Pennsylvania Probate Laws: Section 3392:
Classification and Order of Payment of Debts,
Claims, Administrative Expenses of an Estate

One of the primary responsibilities of a personal representative is to claimants for debts owed the estate. Such debts and claims are usually discovered in the course of the initial steps of an estate administration. In addition, such claims will have been formally presented as a result of the advertisement of grant of letters testamentary or letters of administration.

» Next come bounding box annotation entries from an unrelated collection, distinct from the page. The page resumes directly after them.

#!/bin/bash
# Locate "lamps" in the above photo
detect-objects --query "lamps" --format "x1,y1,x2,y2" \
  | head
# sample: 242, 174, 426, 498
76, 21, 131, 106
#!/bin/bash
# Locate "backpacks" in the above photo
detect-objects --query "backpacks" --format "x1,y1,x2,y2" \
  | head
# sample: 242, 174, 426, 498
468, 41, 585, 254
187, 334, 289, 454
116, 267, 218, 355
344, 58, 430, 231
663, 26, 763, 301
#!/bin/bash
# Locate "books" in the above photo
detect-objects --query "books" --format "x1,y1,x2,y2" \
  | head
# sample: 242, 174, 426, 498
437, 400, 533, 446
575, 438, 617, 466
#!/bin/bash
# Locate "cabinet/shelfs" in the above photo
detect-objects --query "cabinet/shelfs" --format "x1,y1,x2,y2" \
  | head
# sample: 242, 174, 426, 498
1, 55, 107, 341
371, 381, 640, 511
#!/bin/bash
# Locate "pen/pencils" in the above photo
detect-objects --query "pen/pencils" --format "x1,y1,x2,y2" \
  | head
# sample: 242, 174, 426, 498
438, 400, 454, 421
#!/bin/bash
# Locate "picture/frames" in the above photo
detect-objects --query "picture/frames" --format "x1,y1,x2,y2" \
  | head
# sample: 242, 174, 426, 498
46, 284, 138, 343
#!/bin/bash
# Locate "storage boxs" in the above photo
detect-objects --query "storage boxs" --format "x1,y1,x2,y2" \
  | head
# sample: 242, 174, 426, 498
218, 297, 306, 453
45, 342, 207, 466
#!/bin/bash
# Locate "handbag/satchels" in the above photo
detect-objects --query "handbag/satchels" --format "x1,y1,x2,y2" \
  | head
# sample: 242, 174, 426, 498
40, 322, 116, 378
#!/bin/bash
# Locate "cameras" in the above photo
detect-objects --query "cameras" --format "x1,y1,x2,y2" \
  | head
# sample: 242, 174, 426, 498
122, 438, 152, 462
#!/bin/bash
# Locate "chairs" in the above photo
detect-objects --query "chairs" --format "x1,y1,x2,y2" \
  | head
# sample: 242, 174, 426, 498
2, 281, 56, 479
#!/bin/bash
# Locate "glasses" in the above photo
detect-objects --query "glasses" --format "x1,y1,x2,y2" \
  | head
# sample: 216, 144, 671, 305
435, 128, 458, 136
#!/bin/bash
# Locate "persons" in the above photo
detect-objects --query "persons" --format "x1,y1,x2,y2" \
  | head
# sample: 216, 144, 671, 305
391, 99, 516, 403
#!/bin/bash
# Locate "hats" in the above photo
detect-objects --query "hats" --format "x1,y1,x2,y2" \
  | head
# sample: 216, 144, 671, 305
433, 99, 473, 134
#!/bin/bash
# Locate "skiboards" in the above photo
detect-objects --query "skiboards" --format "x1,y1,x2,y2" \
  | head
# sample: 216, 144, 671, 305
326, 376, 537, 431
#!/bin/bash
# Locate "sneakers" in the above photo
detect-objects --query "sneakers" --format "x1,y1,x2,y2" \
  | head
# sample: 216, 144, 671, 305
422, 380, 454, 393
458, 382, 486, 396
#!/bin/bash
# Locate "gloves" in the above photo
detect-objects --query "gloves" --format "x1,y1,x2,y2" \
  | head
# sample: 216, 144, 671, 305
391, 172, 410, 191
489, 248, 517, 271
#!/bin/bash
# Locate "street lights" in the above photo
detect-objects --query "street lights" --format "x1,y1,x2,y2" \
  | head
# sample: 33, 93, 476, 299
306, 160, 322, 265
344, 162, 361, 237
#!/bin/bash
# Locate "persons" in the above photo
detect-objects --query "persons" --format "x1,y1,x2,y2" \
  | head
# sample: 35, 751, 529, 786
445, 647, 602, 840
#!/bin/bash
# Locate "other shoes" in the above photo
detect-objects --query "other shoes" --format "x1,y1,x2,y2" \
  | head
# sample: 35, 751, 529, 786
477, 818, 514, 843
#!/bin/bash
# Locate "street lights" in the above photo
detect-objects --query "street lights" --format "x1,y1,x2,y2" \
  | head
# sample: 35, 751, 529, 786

Before any creditor is paid, the executor or administrator should make sure that the estate is solvent. If the assets of the estate are insufficient to pay all proper charges and claims in full, the personal representative, subject to any preference given by law to claims due the United States and to claims of secured creditors who have liens or charges on the decedent’s real or personal property, shall pay such charges and claims in the following order.

Important: There is no priority as between claims in the same class.

First Priority:

The costs of administration

Second Priority:

The family exemption

Third Priority:

The costs of the decedent’s funeral and burial; and

The following items, services rendered or medicines furnished within six months immediately prior to the decedent’s death:

  • Costs of medicines furnished to decedent,
  • Costs of medical or nursing services performed for him within that time
  • Hospital services including maintenance provided him within that time
  • Services provided under the medical assistance program provided within that time
  • Services performed for him by any of his employees within that time

Fourth Priority:

The cost of a grave marker.

Fifth Priority:

Rents for the occupancy of the decedent’s residence for six months immediately prior to his death.

Sixth Priority:

Claims by the Commonwealth of Pennsylvania and the political subdivisions of the Commonwealth of Pennsylvania.

Seventh or Last Priority:

All other claims.

Warning: Personal Exposure

If the estate is not solvent, and a creditor is paid more than he is entitled to receive, the executor or administrator can be held personally responsible to the extent of the overpayment. The personal representative also may be personally liable if he or she distributes estate property without having given proper notice to those having a claim against the estate.